Das Ehepaar verließ Magdeburg nach diesem Vorfall fluchtartig, weil mit weiteren lebensbedrohlichen Anschlägen zu rechnen war. Sie gingen nach Berlin und lebten dort, wie sie in einem ihrer Lebensläufe schrieb, in bescheidensten Verhältnissen, “wo aber weder für meinen Mann noch für mich bei dem jüdischen Namen irgendeine Möglichkeit bestand, eine Existenz aufzubauen. Herbert Goldschmidt bekam nur eine kleine stark gekürzte Pension…“. Marion hat durch Handarbeiten und Stricken etwas zum Lebensunterhalt dazuverdient. Sie versuchte ihren Mann zu überreden, Deutschland zu verlassen, aber wie viele Verfolgte war er der Meinung, das Naziregime werde bald abgewirtschaftet haben und man müsse durchhalten – was sich als Irrtum herausstellte.

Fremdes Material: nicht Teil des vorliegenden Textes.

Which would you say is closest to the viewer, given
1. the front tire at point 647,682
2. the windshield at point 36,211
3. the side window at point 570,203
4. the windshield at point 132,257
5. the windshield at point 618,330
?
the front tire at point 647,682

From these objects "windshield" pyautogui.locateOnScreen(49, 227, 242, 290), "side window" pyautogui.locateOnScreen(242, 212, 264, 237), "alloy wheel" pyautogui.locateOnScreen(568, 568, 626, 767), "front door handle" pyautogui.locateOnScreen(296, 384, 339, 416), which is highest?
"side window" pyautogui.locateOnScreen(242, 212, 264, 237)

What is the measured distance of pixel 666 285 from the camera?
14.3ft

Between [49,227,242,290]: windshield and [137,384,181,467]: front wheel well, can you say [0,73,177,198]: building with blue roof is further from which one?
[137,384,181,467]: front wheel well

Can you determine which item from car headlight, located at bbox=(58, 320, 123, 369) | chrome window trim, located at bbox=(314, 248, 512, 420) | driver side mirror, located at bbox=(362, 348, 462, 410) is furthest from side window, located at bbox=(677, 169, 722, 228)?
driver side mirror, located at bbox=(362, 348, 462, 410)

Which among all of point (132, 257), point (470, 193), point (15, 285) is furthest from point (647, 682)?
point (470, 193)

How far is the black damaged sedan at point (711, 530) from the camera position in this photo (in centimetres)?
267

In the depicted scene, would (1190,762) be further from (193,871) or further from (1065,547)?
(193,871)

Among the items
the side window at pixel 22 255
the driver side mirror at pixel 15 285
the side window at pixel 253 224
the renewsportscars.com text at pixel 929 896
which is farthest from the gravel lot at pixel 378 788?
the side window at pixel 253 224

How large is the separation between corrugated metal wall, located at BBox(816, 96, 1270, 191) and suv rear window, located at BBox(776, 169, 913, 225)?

Nach Aussagen von Marion war die Ehe der beiden freundlich und harmonisch, aber nicht sonderlich aufregend für eine so junge Frau. Sie hatten geheiratet, als sie gerade 24 Jahre alt war, und er war immerhin 14 Jahre älter. Sie hat sich immer voller Hochachtung und mit Wärme über ihn geäußert. Er war außerordentlich engagiert und ging in seiner beruflichen Tätigkeit auf. Dann kamen die Belastungen der Nazizeit, in denen er offenbar nicht die Kraft fand, die Situation durch Emigration zu verändern.
So kam es, dass sie sich 1936 in einen anderen Mann verliebte: Hans Zellner, der – außer dass er auch Jude war – in nichts Herbert Goldschmidt ähnelte. Hans Zellner wurde am 18. Oktober 1901 in Hannover als Sohn jüdischer Eltern geboren. Der Vater Heinrich Zellner war Chemiker. Seine Mutter hieß Paula. Von 1930 bis 1934 war er Sekretär der Genossenschaft Deutscher Tonkünstler in Berlin. Dort wurde er als Jude entlassen. Anschließend arbeitete er als Bildberichterstatter für verschiedene amerikanische Magazine, auch für LIFE.
Marion brannte im März 1937 mit Hans Zellner nach Belgien durch, nachdem sie Herbert Goldschmidt um die Scheidung gebeten hatte, die er zunächst verweigerte. Er hat aber schließlich selbst im Oktober 1938 die Scheidung eingereicht. Marion wurde im Januar 1939 rechtskräftig schuldig geschieden.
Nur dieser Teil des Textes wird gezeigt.